Une contribution internationale
La contribution scientifique du Dr Muyembe-Tamfum ne se limite pas à la maladie à virus Ebola, elle couvre également un large éventail de maladies. Le médecin, en tant que directeur de l’INRB, il a renforcé les capacités de cet institut de recherche médicale dans divers domaines . Il a mis en place une infrastructure de recherche et de surveillance des maladies évitables par la vaccination telles que la poliomyélite, la rougeole et la fièvre jaune, sur les zoonoses telles que le monkeypox et la fièvre hémorragique virale, et sur les infections respiratoires aiguës telles que la grippe et la résistance de la tuberculose et des entérobactéries aux antibiotiques. Il a reçu le Prix Christophe Mérieux de l’Institut de France en 2015 pour ses grandes réalisations et ses contributions dans le domaine de la recherche sur les maladies infectieuses en Afrique.
Un grand formateur
La contribution du Dr Muyembe-Tamfum à l’éducation est également remarquable. Après avoir servi à la faculté de médecine de l’université de Kinshasa pendant plus de 40 ans, il a formé plus de 1000 jeunes chercheurs en RDC. En outre, il est depuis 1998 directeur général de l’INRB, qui est chargé de la formation des chercheurs en biomédecine. De nombreux diplômés de ses programmes jouent désormais un rôle essentiel dans la lutte contre les maladies infectieuses dans le monde. Il a également contribué à la création de l’école de santé publique de Kinshasa (ESPK, RDC).

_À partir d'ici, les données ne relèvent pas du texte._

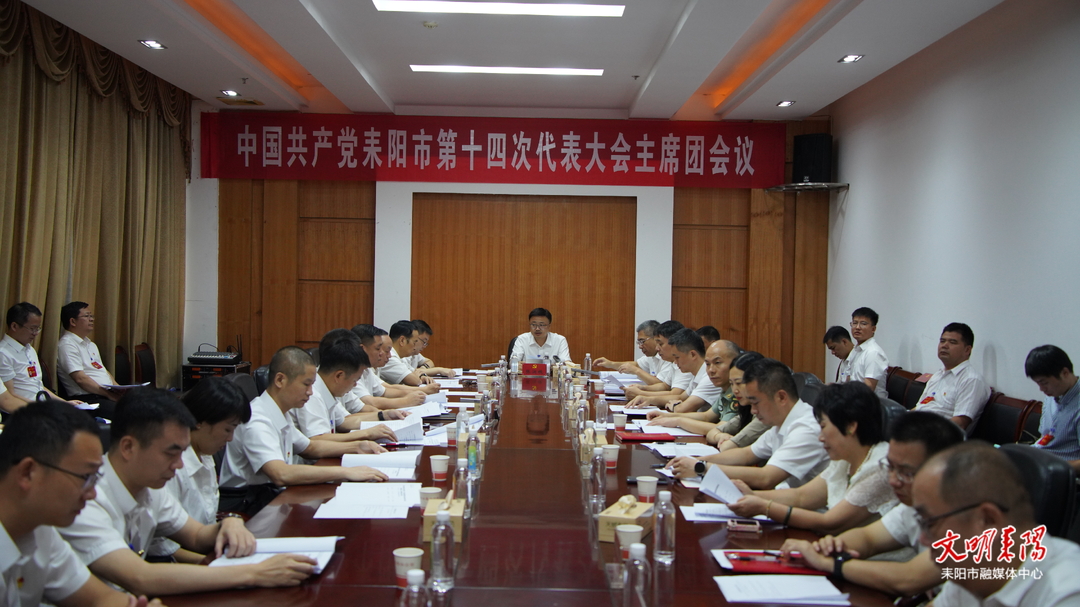 中国共产党耒阳市第十四次代表大会举行主席团第四次会议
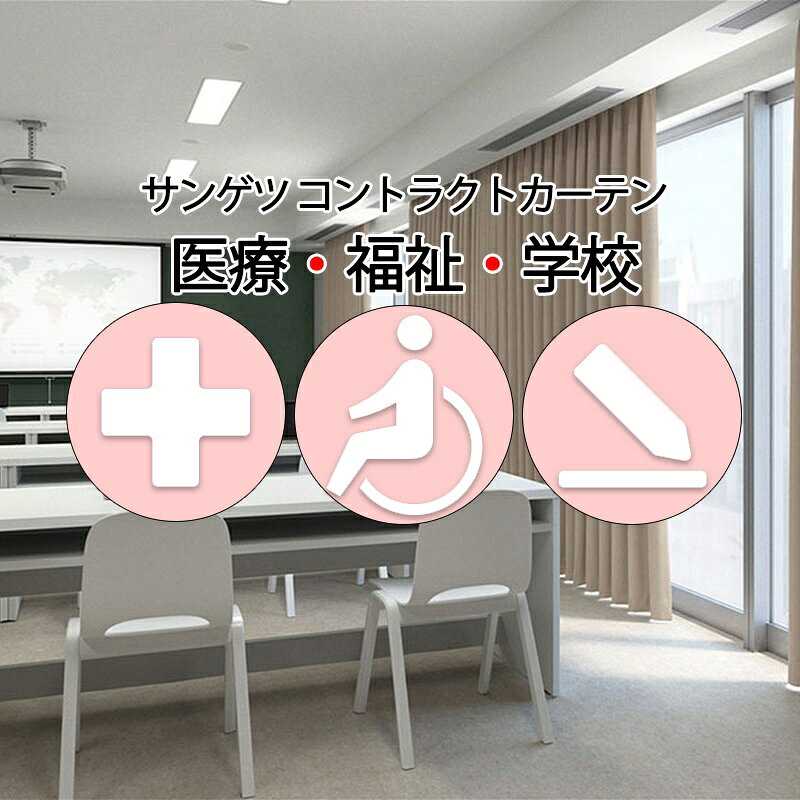 Rakuten - サンゲツ コントラクトカーテン 遮光 ミュンヘンS（高耐光） PK4358〜PK4373 SS仕様（スタンダード）約2倍ヒダ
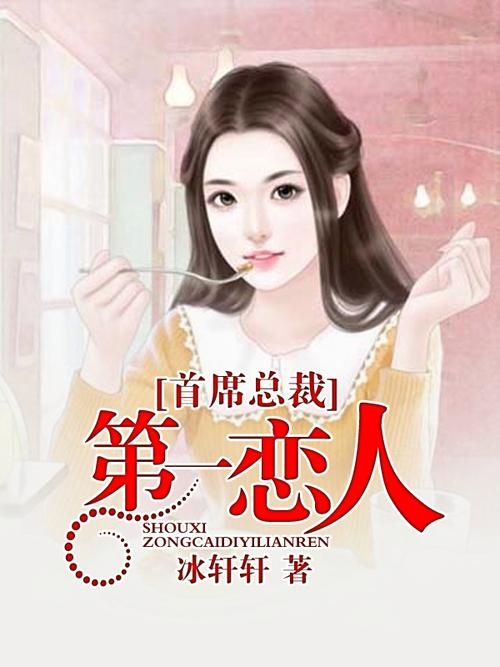 首席高参在线全文阅读 | 权谋职场小说免费章节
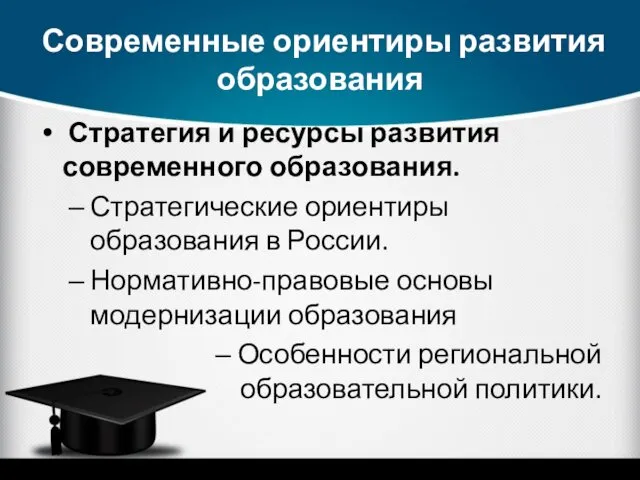 Современные ориентиры развития образования Стратегия и ресурсы развития современного образования.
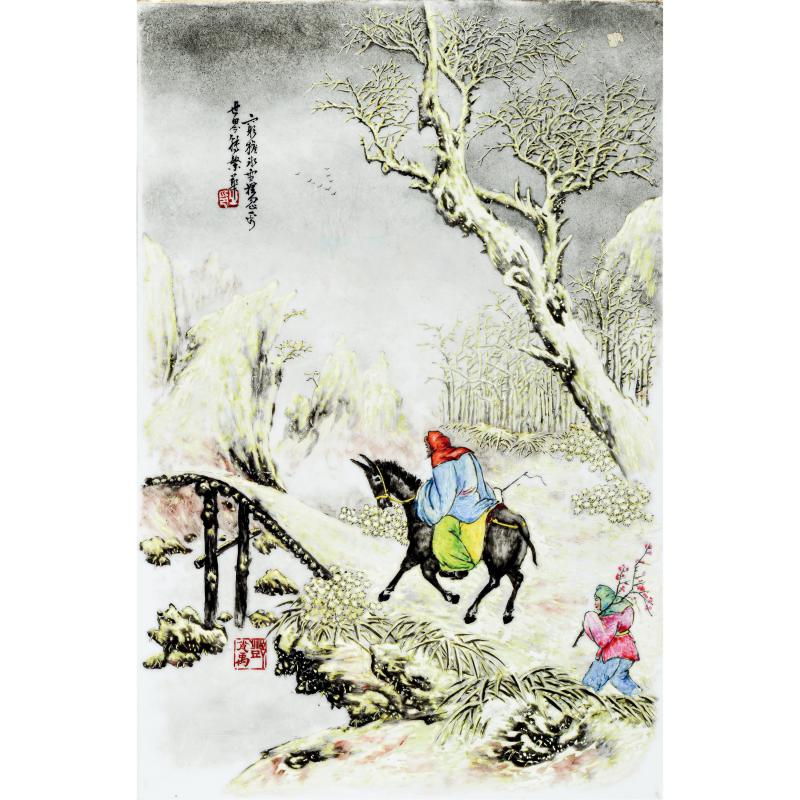 近现代 邓肖禹粉彩踏雪寻梅瓷板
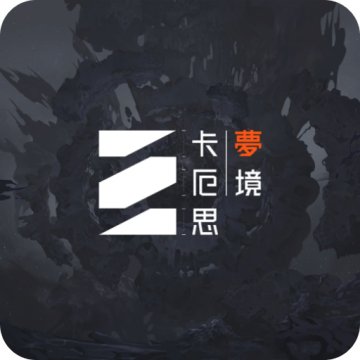卡厄思梦境国际服最新版下载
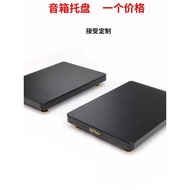 Customized Bookshelf Subwoofer Power Amplifier Desktop Audio Base Speaker Tripod Bracket Shock Absor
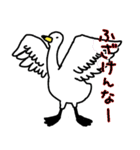 新潟弁じゃない白鳥さん（個別スタンプ：35）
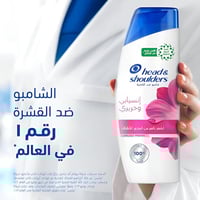 شامبو شعر انسيابي وحريري ضد القشرة من هيد اند شولد...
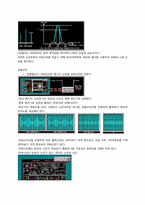 [통신공학] Lab-volt를 이용한 SSB변조-8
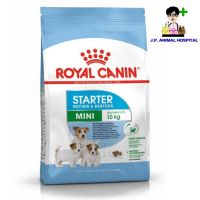 Royal Canin Starter Mother &amp; Babydog MINI 1kg (อาหารเม็ด)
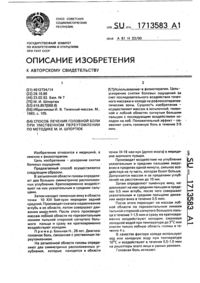 Загрузка...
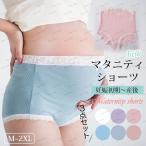 妊娠初期から産後まで快適に！高品質マタニティショーツ3枚セット送料無料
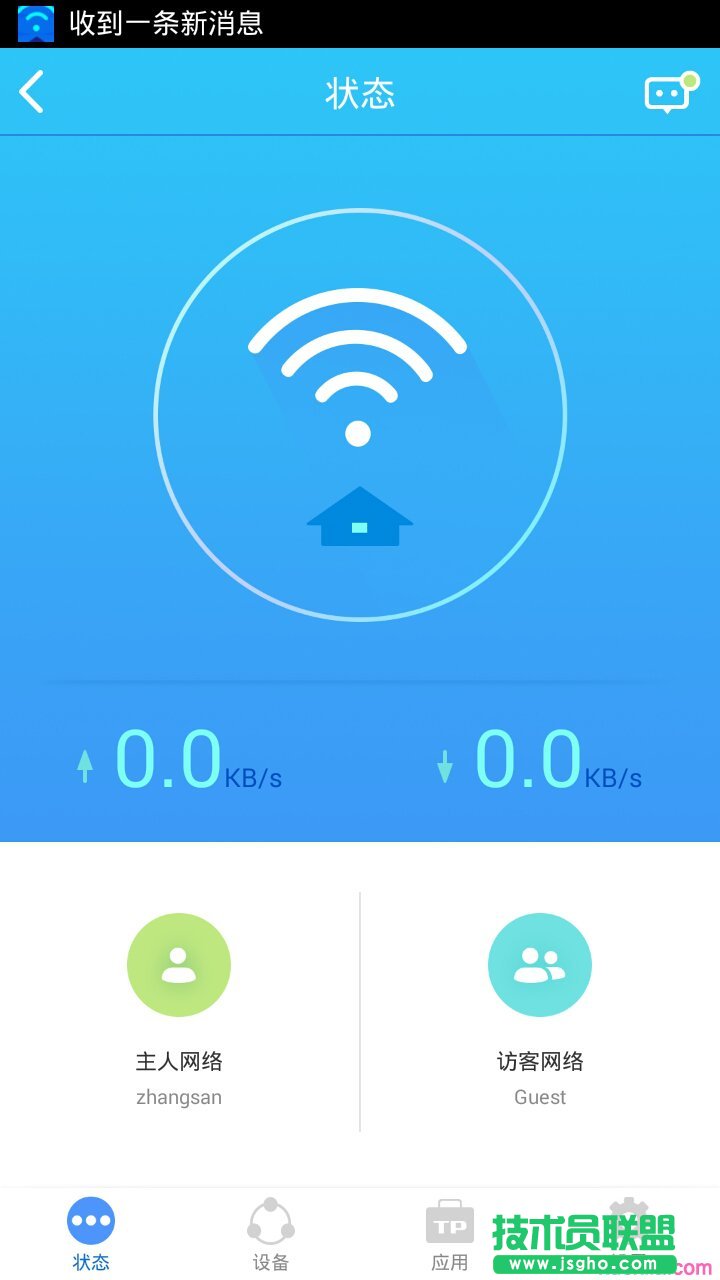 怎么使用TP-LINK ID遠程管理云路由器
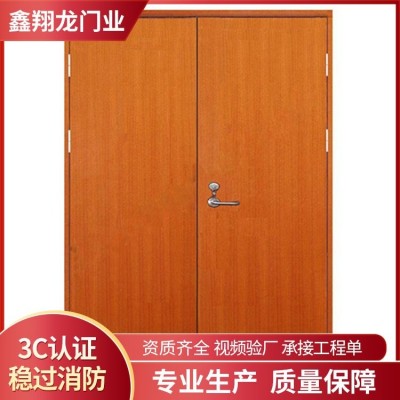 木质隔音门 静音门 木门 防火门销售 规格齐全 质量保证图5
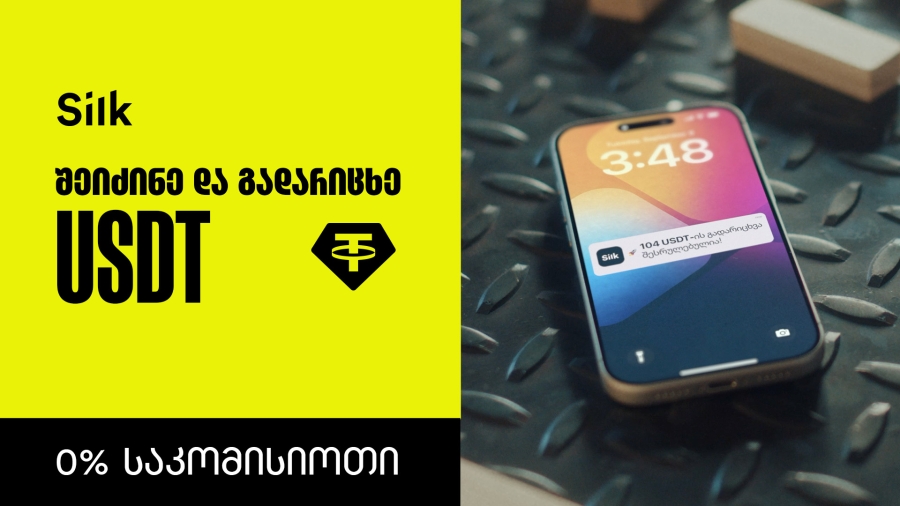 USDT-ის შეძენა და გადარიცხვა Silk Bank-ის მობილბანკში 0% საკომისიოთია შესაძლებელი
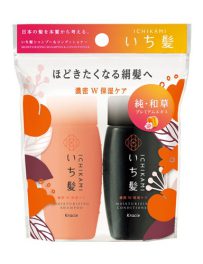 ICHIKAMI Moisturizing Shampoo & Conditioner || Mini Set || 40ml + 40gm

Le Dr Muyembe-Tamfum a créé des réseaux et établi des partenariats internationaux hors d’Afrique, tels qu’avec le Centre international de recherches médicales de Franceville (Gabon) ; l’Institut national des maladies transmissibles (Afrique du Sud) ; l’école de médecine vétérinaire de l’université de Zambie ; l’Institut de recherche médicale Noguchi Memorial (Ghana) ; l’Institut de médecine tropicale, Anvers (Belgique) ; l’Institut de recherche pour le développement, Université de Montpellier (France) ; l’Institut Robert Koch, Berlin (Allemagne) ; l’US Center for Disease Control et Prévention Atlanta (États-Unis) ; les Instituts nationaux de la santé (États-Unis), l’Université de Californie à Los Angeles (UCLA) ; l’Agence de la santé publique du Canada (Canada) et les institutions de recherche japonaises, notamment l’Institut national des maladies infectieuses (Tokyo), Hokkaido Université (Sapporo) ; l’Université de Nagasaki (Nagasaki) et le Centre national de la santé mondiale et de la médecine (Tokyo).